I started this blog barely three months ago, and no sooner have I started it than my portfolio has just seen two of the worst months since I started tracking it systematically over three years ago. June saw my invested portfolio drop almost 4%; I had a partial rebound in July, but now August has seen me drop by 4.4%. My annualised percentage over 2.5 years has dropped from 12% to 9.8%, my maximum drawdown (peak to trough) is now -6%, and my Sharpe ratio (a measure of return for a constant level of risk/volatility) has dropped from almost 2 to close to 1. Maybe my new blog has jinxed the global markets….
… and if it has, maybe I should start another blog.
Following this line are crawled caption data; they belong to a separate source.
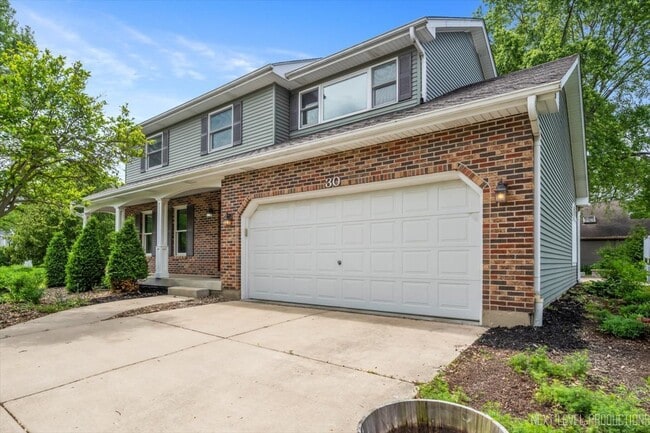 Building Photo - 30 Crofton Ct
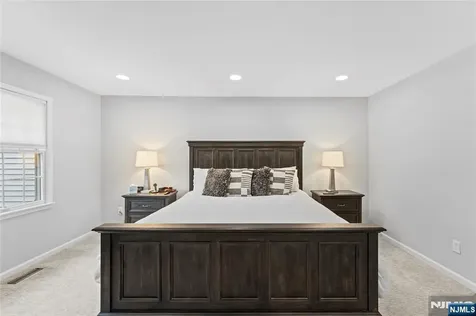 4 Mcmanus Court West Orange NJ 07052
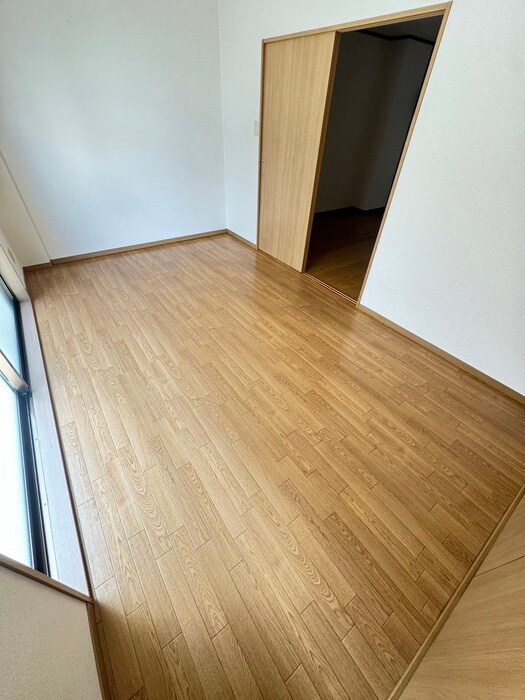 物件内観写真17　(居室)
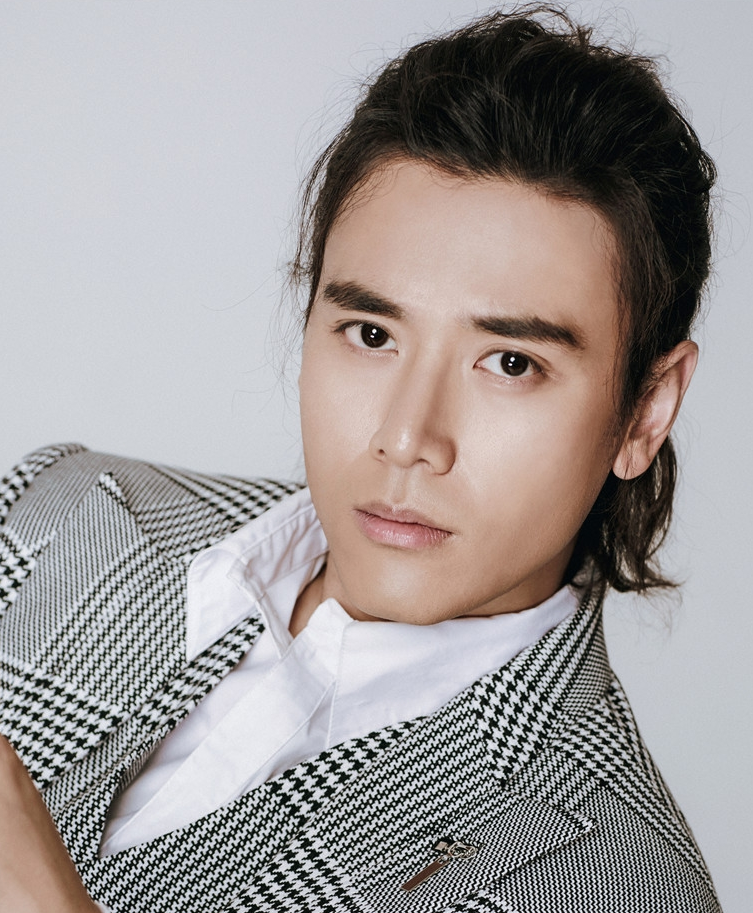 蔡珩曝生日写真,帅气儒雅魅力值满分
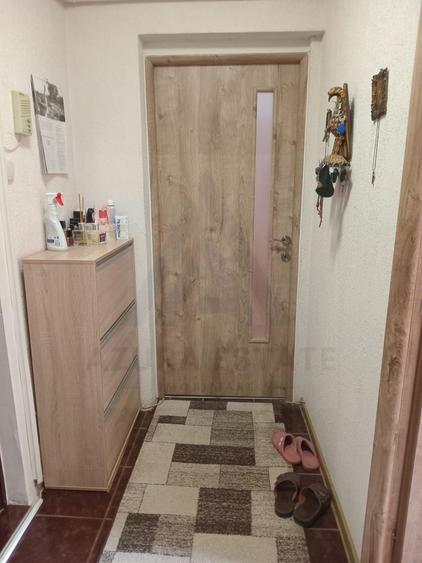 Apartament 2 camere decomandat 45 mp utili 2 pivnite Mihai Viteazul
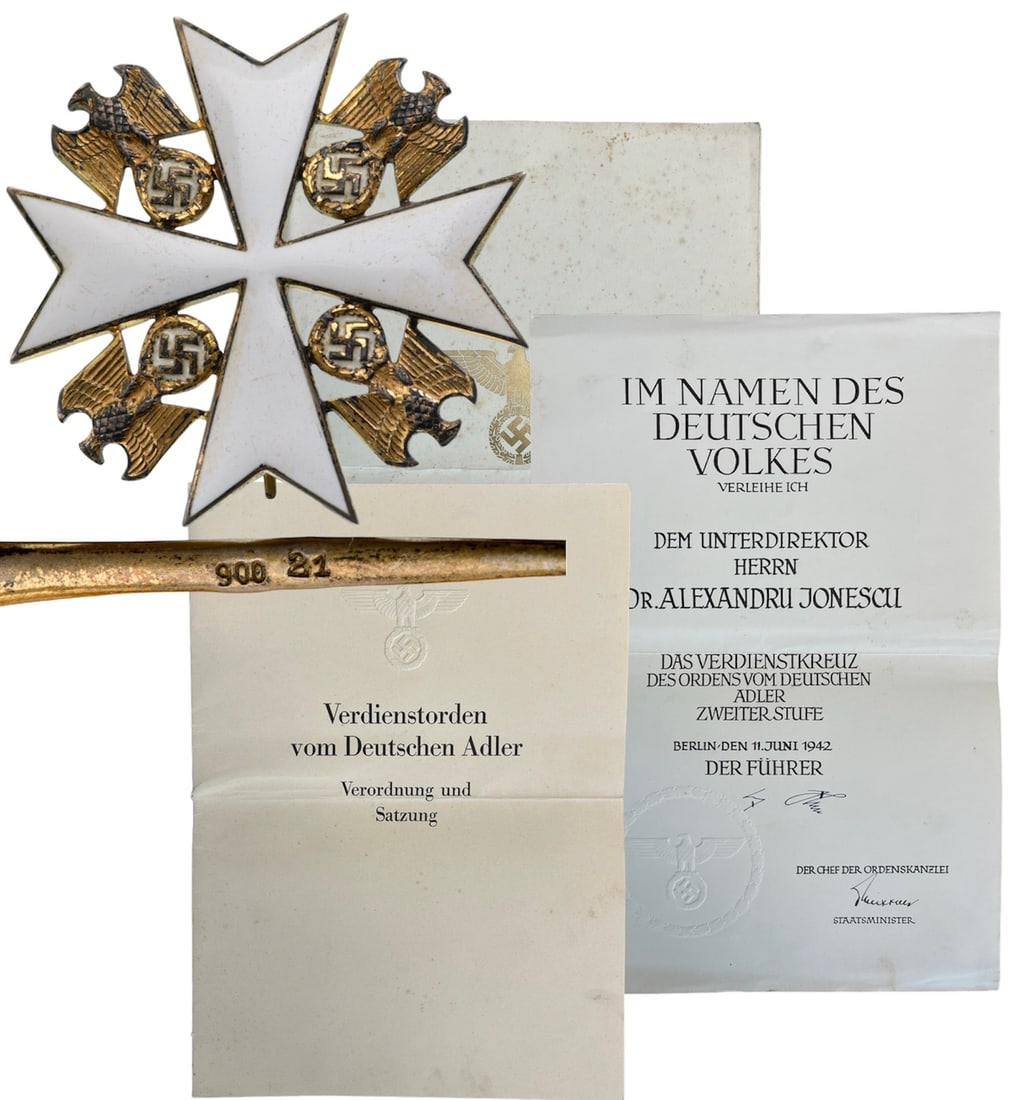 GERMAN EAGLE ORDER - Verdienstorden vom Deutschen Adler: Officer's Cross, 4th Class, instituted in 1943. Breast Star, 50 mm, gilt Silver, hallmarked "900 - 21", one-side enameled, original pin on reverse, together with awarding document and statutes, named 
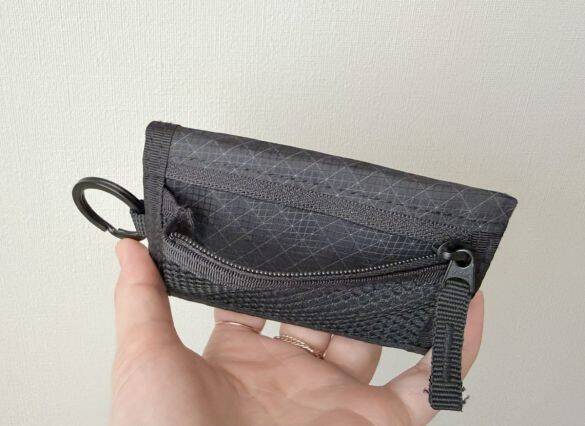 「小さい財布って、結局使いにくい」問題、無印良品の新作“1,490円ミニ財布”で解決！ 小銭入れが「外側」だと便利なワケ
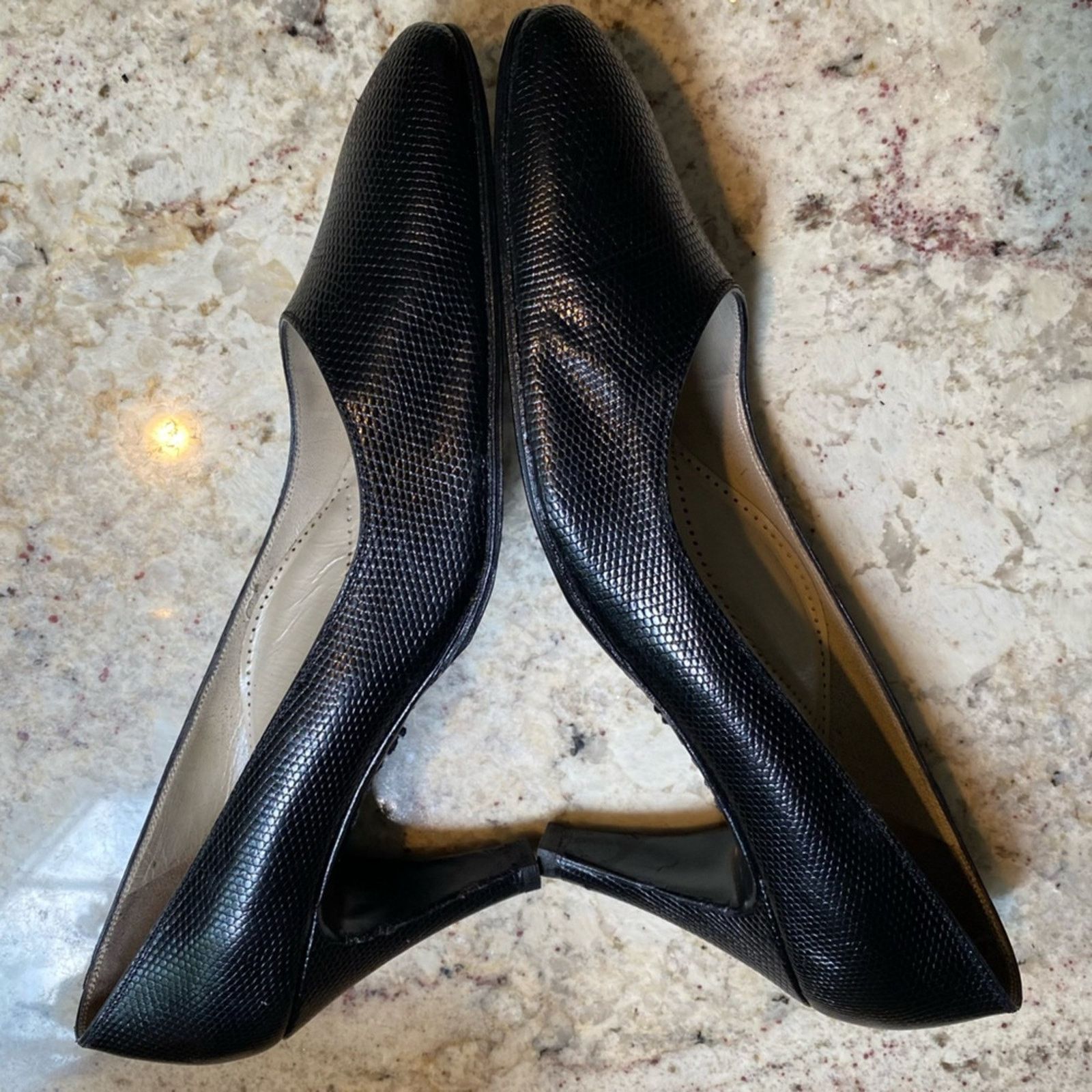Other Helene Arpels Textured Black Leather Pumps Italy 9.5 AA Size US 9.5 / IT 39.5 - 5 Thumbnail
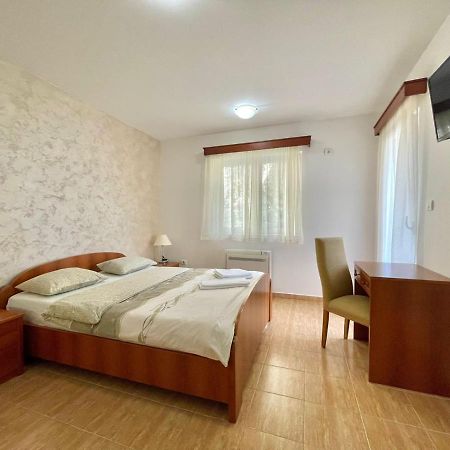 Apartments Boreta Becici Будва Екстер'єр фото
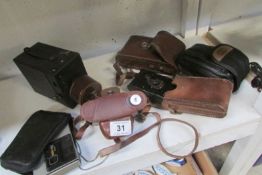 A mixed lot of old camera's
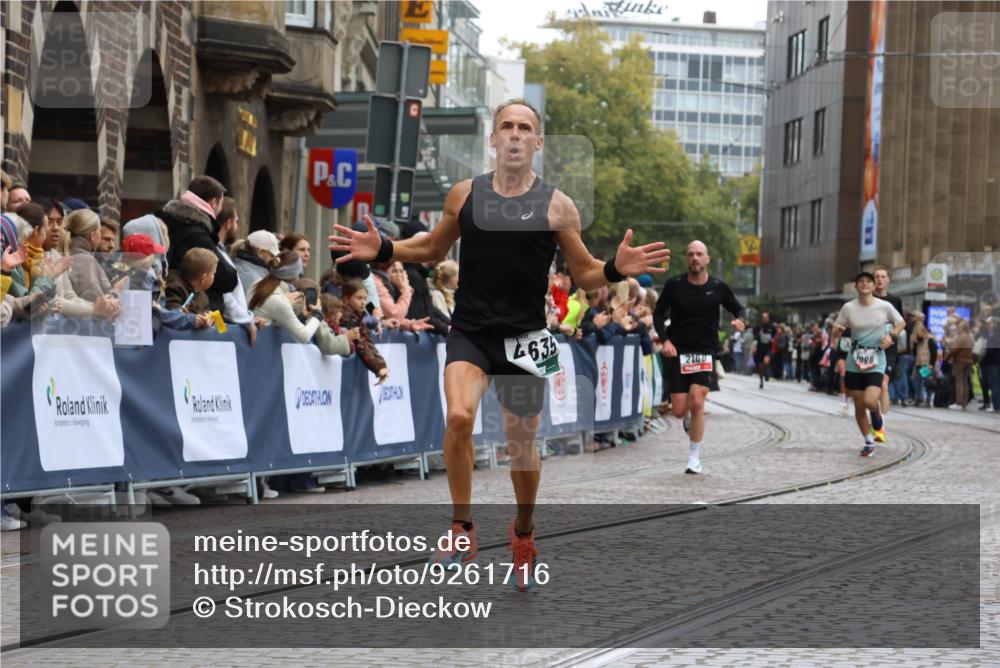 05.10.2025 - 20. swb-Marathon Bremen Strokosch-Dieckow http://msf.ph/oto/9261716 05.10.2025 12:57:41 Ziel 1088, 2168, 2909, 4635 meine-sportfotos.de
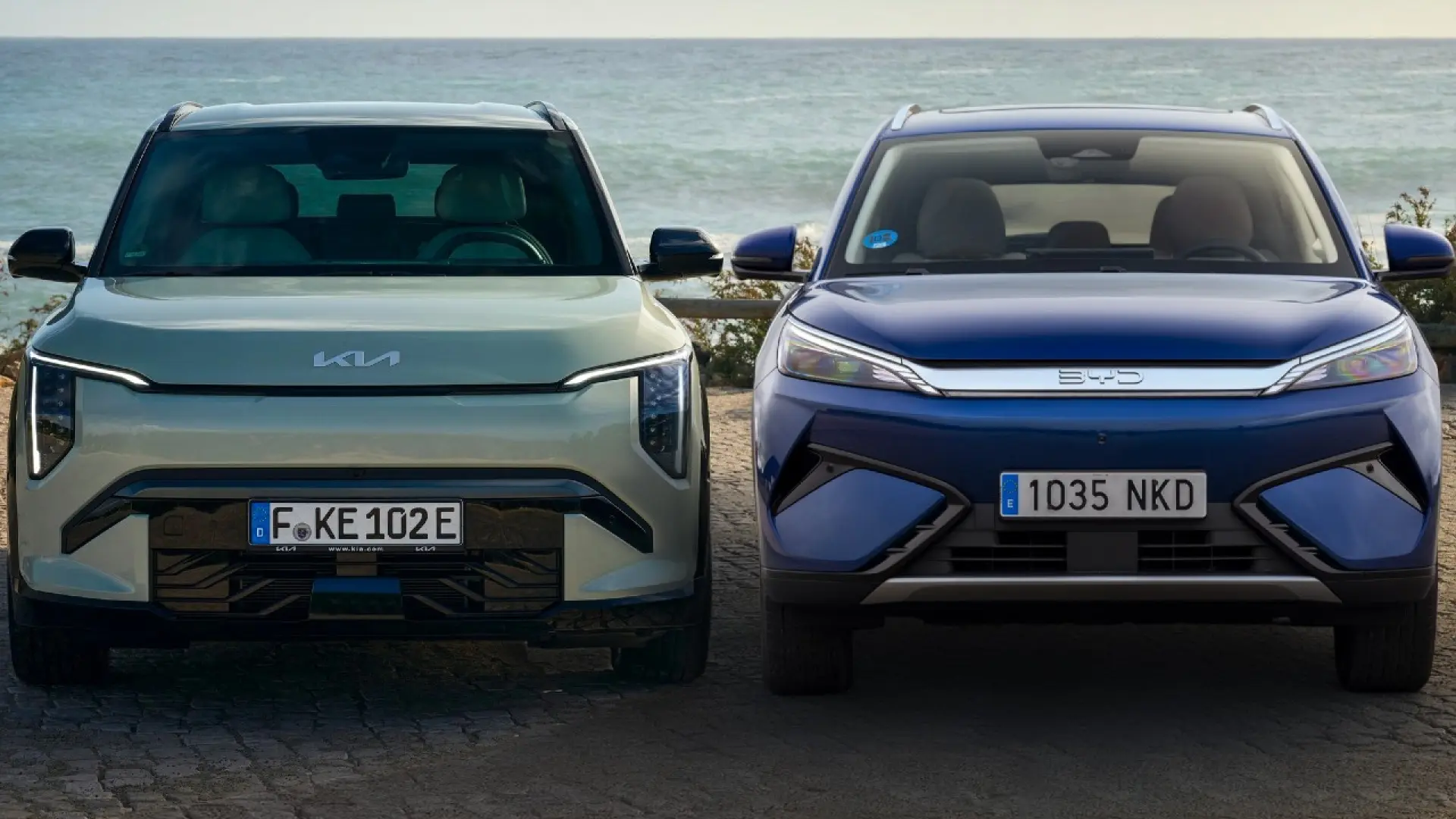 Kia EV3 et BYD Atto 3 EVO côte à côte, comparaison de deux SUV électriques compacts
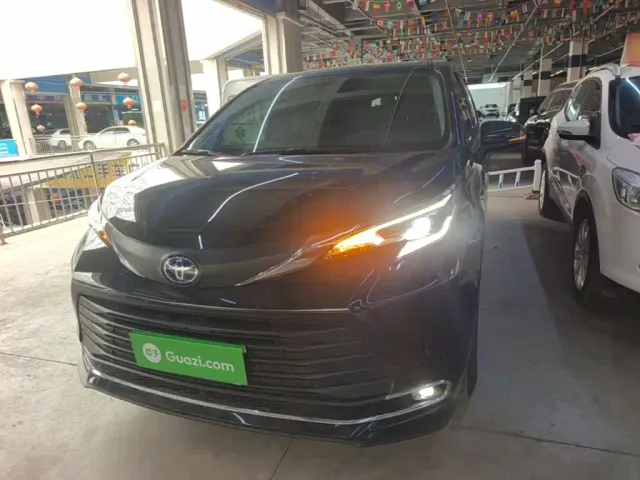 Toyota Sienna — Фото автомобиля 2
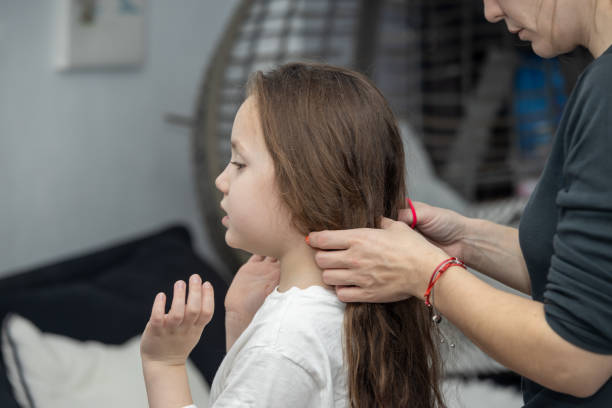 istock mom combs her daughter's hair 1467508236
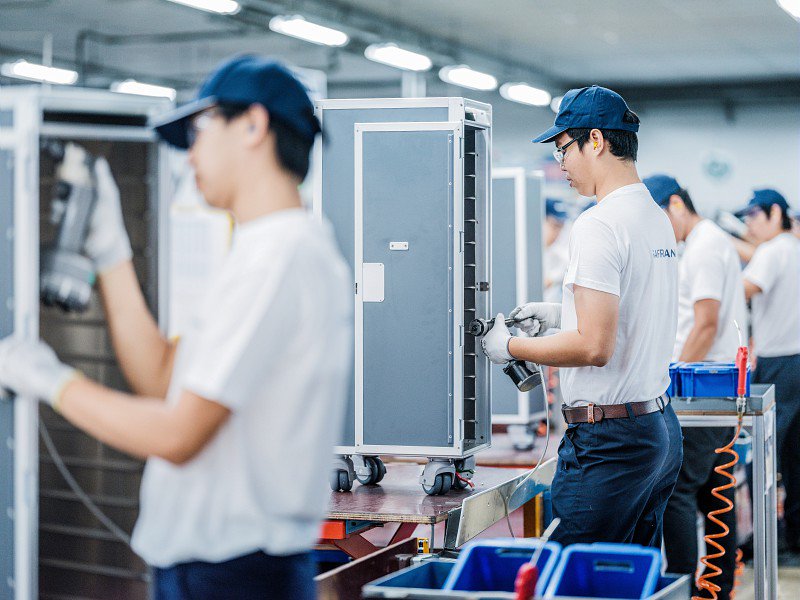Safran_Cabin's tweet photo. [#keynumber]
@Safran_Cabin produit +/- 1️⃣0️⃣0️⃣ 0️⃣0️⃣0️⃣ trolleys par an. Le nombre exact pour 2018 est de 107 843 ! La clé du succès de notre production est la satisfaction de nos clients, en assurant qualité et durabilité de nos produits. #trolleys https://t.co/OexHCv2XAX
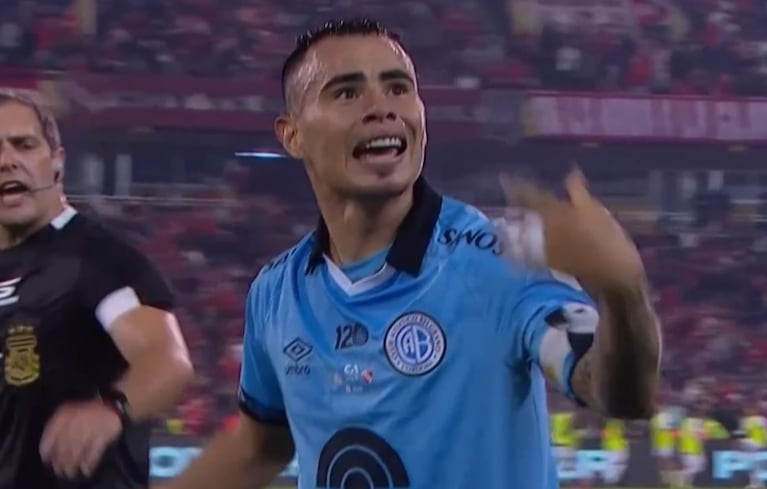 Golazo del Chino Zelarayán para el 2 a 0 de Belgrano ante Independiente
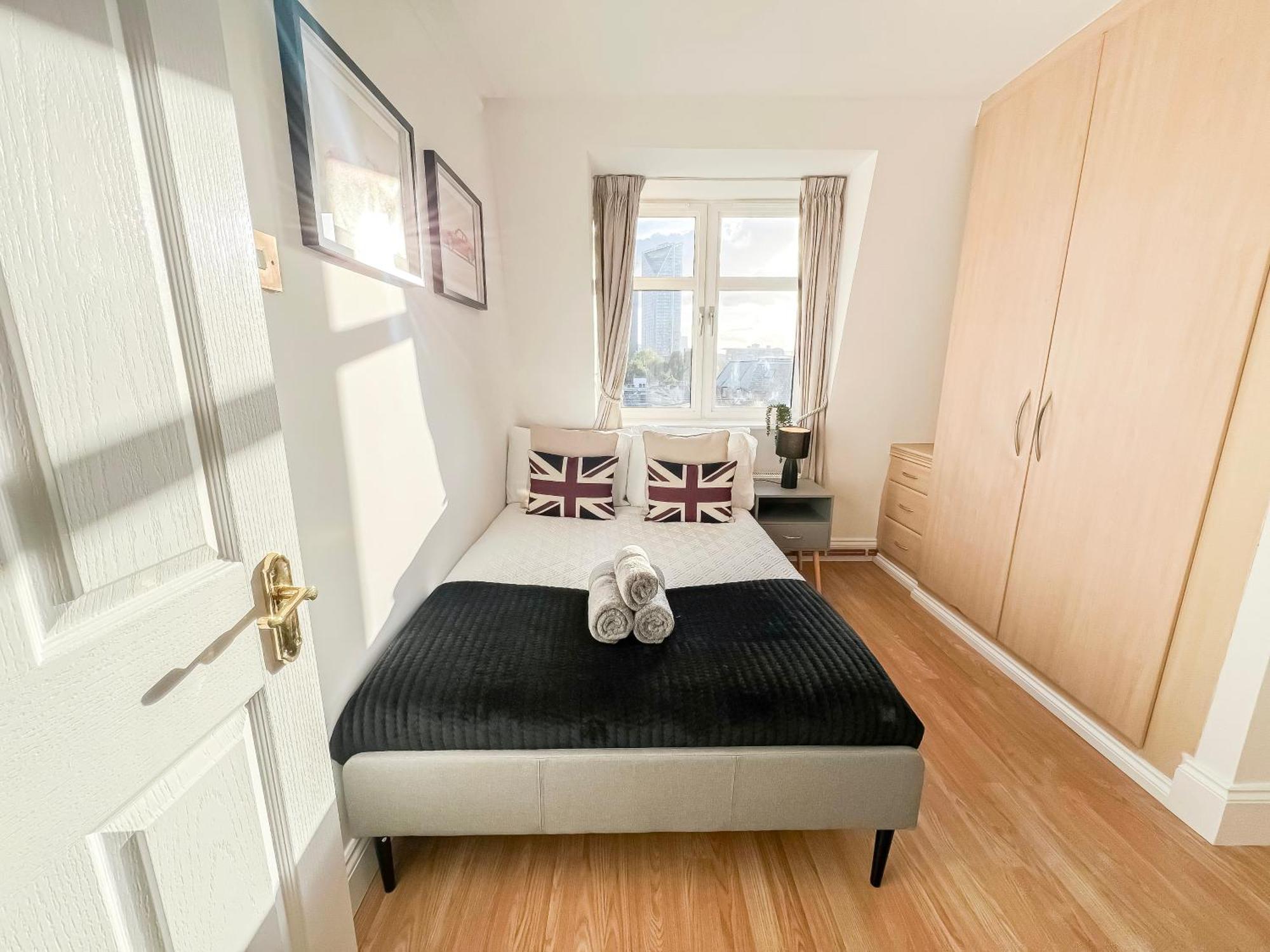 3 Bedroom Flat With Free Secured Parking In Borough Near The Shard, Bermondsey Apartament *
In fact I am pretty thrilled with August. My invested portfolio is down 4.4%, yes, but in fact this is great news for two reasons.
First of all, the overall market (weighted by my target allocation) is down over 6% (equities in Australia, USA, and ROW down between 8 and 11%!), so I am outperforming. I wish I could give give fantastic reasons why I am sure to outperform, and I can’t, but in general terms I outperform more frequently than I underperform and I’m happy that this happened in such a volatile month.
It was certainly yet another great month to be in bonds. UK bonds fell by about 1.5%, USA bonds by 0.1% and ROW by about 0.6%; in the scheme of things these were good things to have.
In addition, my active positions generally fared better than the passive market – largely because I tend to be underweight on commodity stocks, Asia, and such like.
The second reason I’m pretty chuffed with my 4.4% dip in August? Well, the wider market may be down by more than 6%, but almost every company in it is worth, in my view, the same as it was worth a month ago. Which means that Mr Market is offering me a 6% special offer. Happy days. If only I had more money in my wallet. I accept that some particularly Chinese-focused businesses (e.g. HSBC, Prudential, Aberdeen Asset Management) now look less valuable than they did a few weeks ago. Maybe too the German automobile companies. But 3M? P&G? Bank of Nova Scotia? Come off it. A bunch of blue chip S&P 500 companies, even some Dividend Champions, are yielding 3.5% or better right now. So I’m trying to fill my boots, and as I hope to have a few more decades left in this game, long may these conditions continue.